Source text:
========================

Peak Index in a Mountain Array - Array - Easy - LeetCode

Peak Index in a Mountain Array - Array - Easy - LeetCode

Let's call an array arr a mountain if the following properties hold:

arr.length >= 3
There exists some i with 0 < i < arr.length - 1 such that:
arr[0] < arr[1] < ... arr[i-1] < arr[i]
arr[i] > arr[i+1] > ... > arr[arr.length - 1]
Given an integer array arr that is guaranteed to be a mountain, return any i such that arr[0] < arr[1] < ... arr[i - 1] < arr[i] > arr[i + 1] > ... > arr[arr.length - 1].

 

Example 1:

Input: arr = [0,1,0]
Output: 1
Example 2:

Input: arr = [0,2,1,0]
Output: 1
Example 3:

Input: arr = [0,10,5,2]
Output: 1
Example 4:

Input: arr = [3,4,5,1]
Output: 2
Example 5:

Input: arr = [24,69,100,99,79,78,67,36,26,19]
Output: 2
 

Constraints:

3 <= arr.length <= 104
0 <= arr[i] <= 106
arr is guaranteed to be a mountain array.

========================

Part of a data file
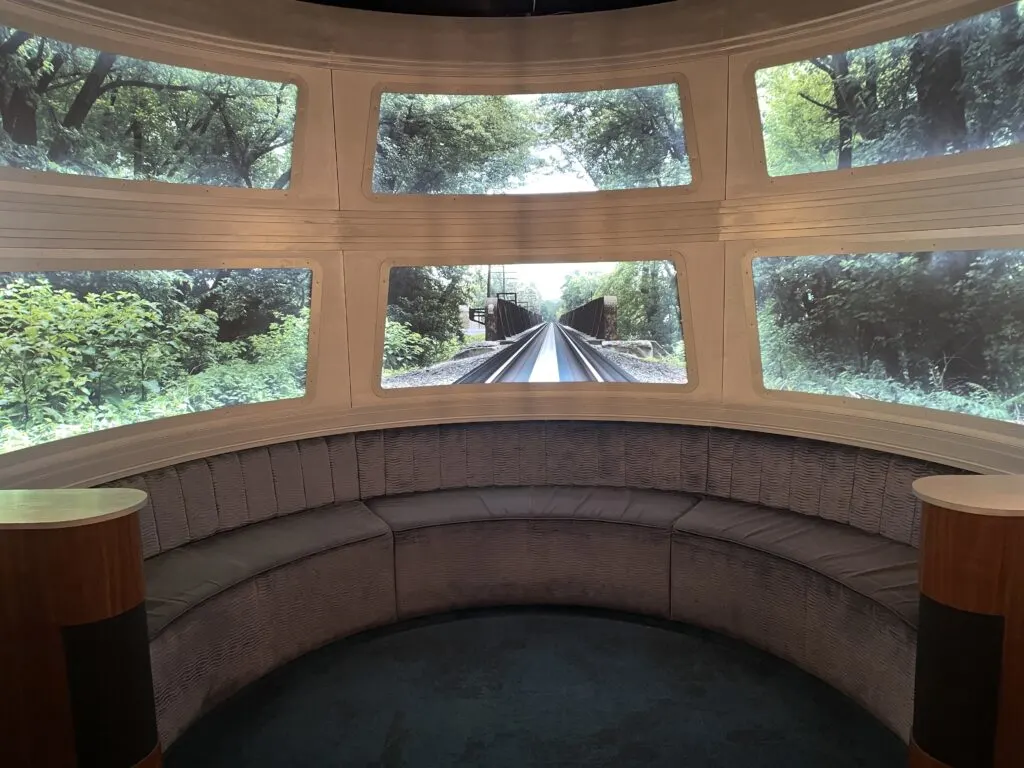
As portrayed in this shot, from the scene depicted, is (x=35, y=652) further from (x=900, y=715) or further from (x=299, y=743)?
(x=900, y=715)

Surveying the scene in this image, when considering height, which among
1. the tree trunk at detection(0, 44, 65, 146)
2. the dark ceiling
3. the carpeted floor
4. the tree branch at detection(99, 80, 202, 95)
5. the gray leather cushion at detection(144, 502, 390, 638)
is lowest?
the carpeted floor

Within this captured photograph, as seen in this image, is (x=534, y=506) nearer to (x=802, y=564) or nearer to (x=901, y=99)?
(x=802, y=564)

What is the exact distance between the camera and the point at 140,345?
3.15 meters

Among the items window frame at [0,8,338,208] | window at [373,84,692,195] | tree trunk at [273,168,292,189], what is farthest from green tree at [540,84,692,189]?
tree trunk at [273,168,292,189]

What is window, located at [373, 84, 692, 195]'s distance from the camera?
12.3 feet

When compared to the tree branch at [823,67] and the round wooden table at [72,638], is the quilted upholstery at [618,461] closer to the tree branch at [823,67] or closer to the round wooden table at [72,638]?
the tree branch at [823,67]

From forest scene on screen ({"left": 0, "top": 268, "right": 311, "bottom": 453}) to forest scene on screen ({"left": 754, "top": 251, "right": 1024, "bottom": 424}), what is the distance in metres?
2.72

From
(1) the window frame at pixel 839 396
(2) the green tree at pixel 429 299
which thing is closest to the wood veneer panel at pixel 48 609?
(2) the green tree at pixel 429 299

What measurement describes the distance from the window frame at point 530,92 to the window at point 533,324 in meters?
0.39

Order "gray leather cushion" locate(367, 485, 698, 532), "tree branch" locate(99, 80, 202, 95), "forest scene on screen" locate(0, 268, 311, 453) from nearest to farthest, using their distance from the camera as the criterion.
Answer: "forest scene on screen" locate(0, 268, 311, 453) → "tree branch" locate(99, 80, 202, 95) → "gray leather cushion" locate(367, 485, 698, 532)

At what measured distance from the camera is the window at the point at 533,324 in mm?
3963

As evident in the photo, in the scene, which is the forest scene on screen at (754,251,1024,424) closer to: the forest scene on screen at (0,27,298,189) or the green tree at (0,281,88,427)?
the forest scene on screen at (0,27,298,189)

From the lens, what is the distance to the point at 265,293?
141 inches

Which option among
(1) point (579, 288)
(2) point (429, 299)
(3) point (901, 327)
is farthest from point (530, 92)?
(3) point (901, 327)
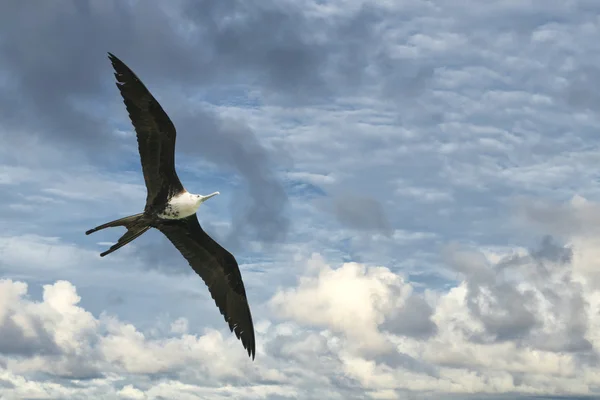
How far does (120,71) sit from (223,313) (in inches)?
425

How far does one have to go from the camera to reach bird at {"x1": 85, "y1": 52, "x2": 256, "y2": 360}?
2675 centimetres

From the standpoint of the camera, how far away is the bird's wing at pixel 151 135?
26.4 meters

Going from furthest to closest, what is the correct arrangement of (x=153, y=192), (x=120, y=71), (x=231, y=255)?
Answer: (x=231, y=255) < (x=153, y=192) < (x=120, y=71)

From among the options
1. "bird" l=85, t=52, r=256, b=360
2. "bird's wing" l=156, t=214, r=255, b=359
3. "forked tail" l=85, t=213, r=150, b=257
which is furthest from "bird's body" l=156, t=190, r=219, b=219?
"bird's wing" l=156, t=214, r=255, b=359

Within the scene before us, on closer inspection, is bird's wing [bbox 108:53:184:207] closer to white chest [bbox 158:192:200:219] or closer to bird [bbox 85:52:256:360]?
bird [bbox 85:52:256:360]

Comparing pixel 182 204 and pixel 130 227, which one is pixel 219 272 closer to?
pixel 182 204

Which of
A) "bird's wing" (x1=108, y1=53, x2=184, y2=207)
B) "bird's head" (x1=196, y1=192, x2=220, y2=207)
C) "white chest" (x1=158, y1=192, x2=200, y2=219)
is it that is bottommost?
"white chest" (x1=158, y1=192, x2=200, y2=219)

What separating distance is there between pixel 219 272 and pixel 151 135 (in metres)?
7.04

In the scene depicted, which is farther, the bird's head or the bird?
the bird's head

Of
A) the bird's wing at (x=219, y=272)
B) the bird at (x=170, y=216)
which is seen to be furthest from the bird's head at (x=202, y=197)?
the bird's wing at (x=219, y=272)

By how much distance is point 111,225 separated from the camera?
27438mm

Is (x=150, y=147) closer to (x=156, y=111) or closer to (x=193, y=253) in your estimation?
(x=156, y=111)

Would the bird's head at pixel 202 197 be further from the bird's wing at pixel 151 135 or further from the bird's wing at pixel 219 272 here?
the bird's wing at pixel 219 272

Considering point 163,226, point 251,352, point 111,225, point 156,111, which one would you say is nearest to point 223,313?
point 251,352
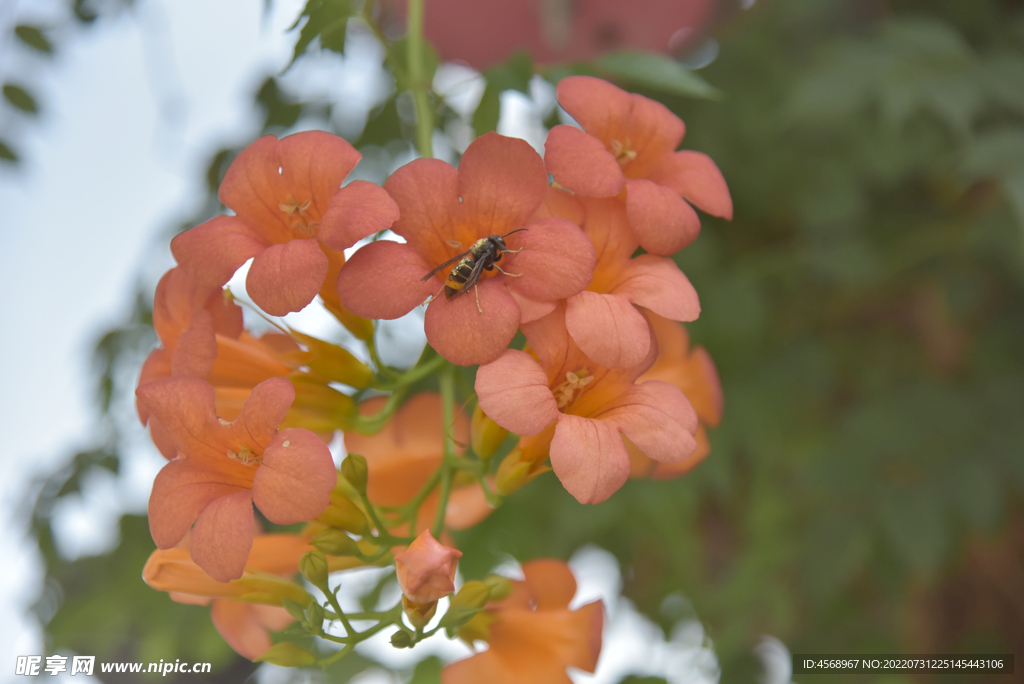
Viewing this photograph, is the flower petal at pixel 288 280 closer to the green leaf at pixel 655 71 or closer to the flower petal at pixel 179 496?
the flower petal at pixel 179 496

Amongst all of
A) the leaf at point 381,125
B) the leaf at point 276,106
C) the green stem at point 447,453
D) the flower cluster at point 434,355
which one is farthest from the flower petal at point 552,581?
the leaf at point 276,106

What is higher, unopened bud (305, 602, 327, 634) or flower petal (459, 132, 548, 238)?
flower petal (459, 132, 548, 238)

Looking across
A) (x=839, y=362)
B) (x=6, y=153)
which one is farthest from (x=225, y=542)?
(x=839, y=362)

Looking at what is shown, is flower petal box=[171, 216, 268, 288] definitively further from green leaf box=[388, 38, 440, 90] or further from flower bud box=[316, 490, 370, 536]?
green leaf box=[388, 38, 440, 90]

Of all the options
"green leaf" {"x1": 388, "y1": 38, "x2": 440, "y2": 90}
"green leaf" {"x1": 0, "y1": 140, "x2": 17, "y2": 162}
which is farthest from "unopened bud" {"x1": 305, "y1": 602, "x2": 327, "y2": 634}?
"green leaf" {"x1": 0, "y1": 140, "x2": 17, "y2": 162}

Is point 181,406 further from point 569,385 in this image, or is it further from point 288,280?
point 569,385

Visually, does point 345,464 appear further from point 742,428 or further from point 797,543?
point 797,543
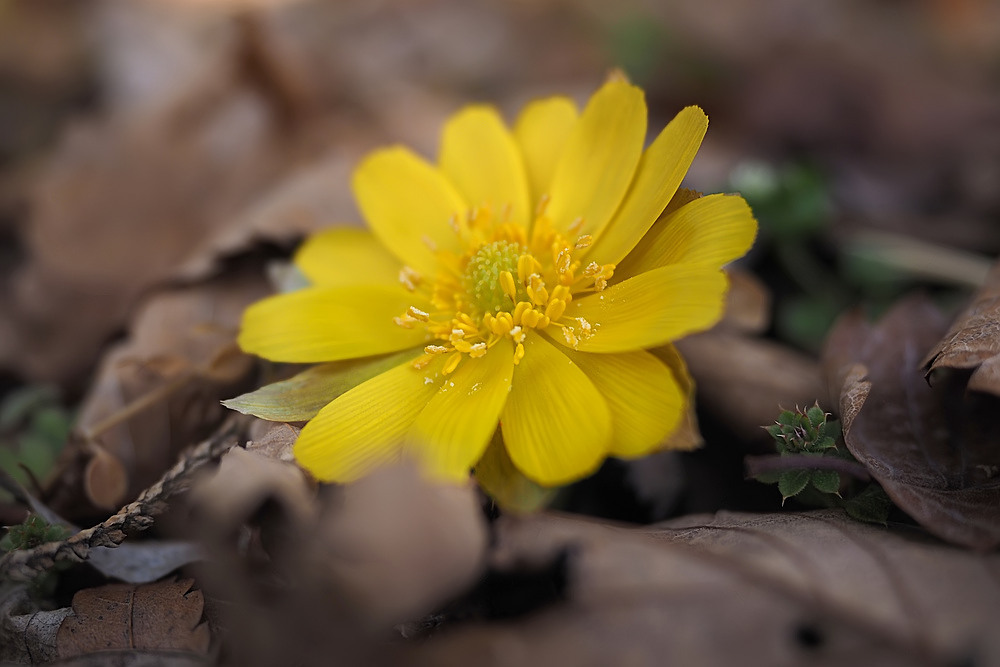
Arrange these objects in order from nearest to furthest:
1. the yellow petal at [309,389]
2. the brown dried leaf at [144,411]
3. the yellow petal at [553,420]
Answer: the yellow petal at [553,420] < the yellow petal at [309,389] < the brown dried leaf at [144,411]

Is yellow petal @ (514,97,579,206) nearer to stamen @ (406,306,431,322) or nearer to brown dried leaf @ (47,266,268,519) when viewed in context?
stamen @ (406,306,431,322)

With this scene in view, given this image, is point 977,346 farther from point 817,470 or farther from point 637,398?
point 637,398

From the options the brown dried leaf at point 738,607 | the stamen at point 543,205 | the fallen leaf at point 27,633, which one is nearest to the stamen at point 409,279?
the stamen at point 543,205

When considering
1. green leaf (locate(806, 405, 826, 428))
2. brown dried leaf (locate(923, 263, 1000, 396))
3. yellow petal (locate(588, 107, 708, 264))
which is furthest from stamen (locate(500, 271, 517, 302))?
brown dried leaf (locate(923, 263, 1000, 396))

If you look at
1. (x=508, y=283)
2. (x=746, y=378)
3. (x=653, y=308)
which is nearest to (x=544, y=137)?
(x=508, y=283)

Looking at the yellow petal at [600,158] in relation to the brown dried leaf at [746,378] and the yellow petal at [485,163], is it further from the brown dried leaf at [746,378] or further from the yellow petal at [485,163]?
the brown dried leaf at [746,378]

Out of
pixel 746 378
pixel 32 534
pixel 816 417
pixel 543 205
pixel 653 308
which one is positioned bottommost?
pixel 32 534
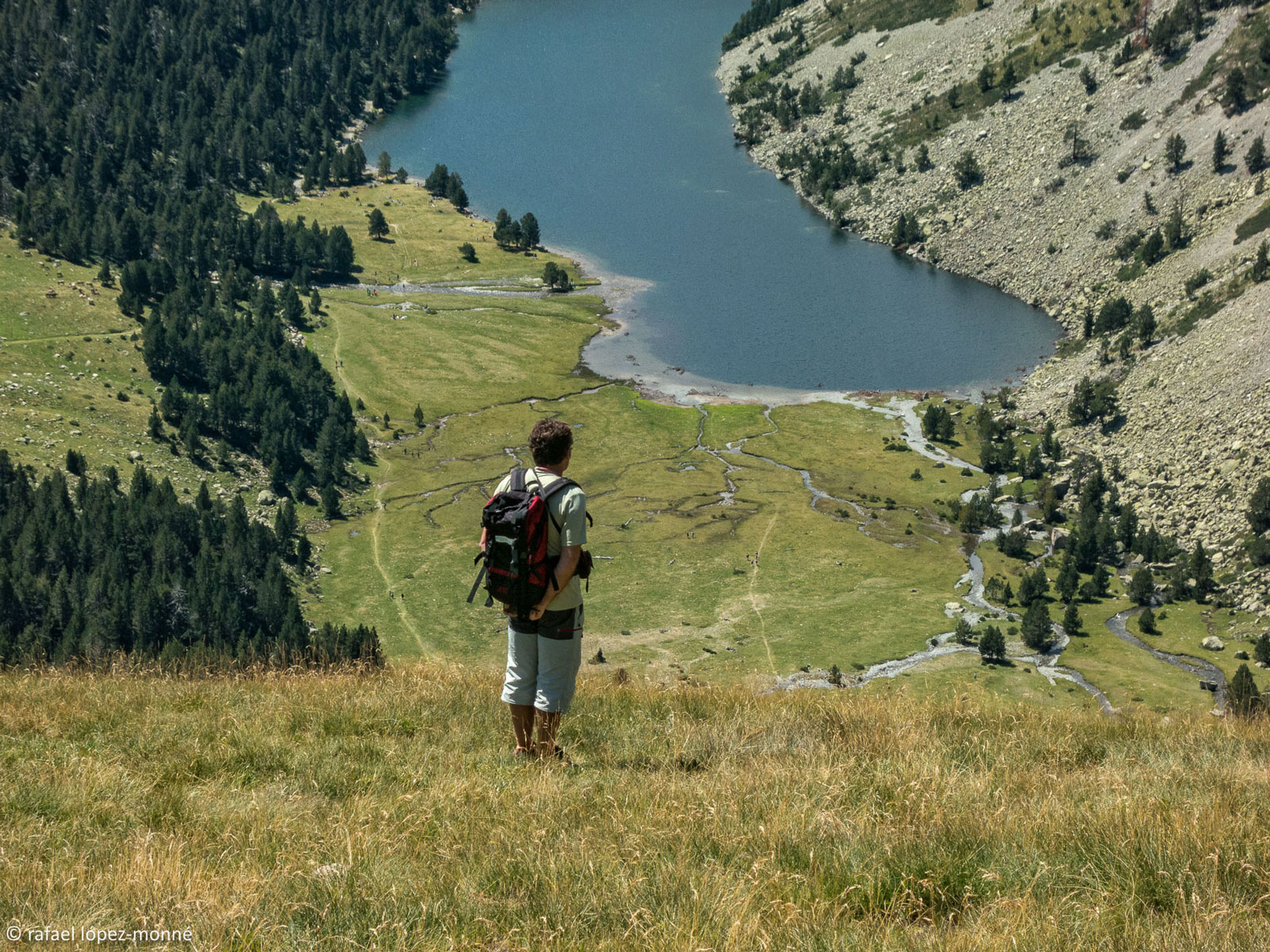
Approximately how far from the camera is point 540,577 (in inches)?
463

========================

What you will do:
**1.** Answer these questions about the mountain array problem:
(a) What is the smallest length an array can have and still be called a mountain?
(b) What output is listed for the input arr = [3,4,5,1]?
(c) Between which bounds must the index i lie?
**2.** Extend the mountain array problem text, picking up right after its final line.

Answers:
**1.**
(a) 3
(b) 2
(c) 0 < i < arr.length - 1

**2.**
public class Solution {
    public int PeakIndexInMountainArray(int[] arr) {
        int start = 1;
        int end = arr.Length-2;
        while(start<=end){
            int mid = start + (end-start)/2;
            if(arr[mid-1]<arr[mid] && arr[mid]<arr[mid+1]){
                start = mid + 1;
            }
            else if(arr[mid-1]>arr[mid] && arr[mid]>arr[mid+1]){
                end = mid - 1;
            }
            else{
                return mid;
            }
        }
        
        return -1;
    }
}

Time Complexity: O(logn)

Space Complexity: O(1)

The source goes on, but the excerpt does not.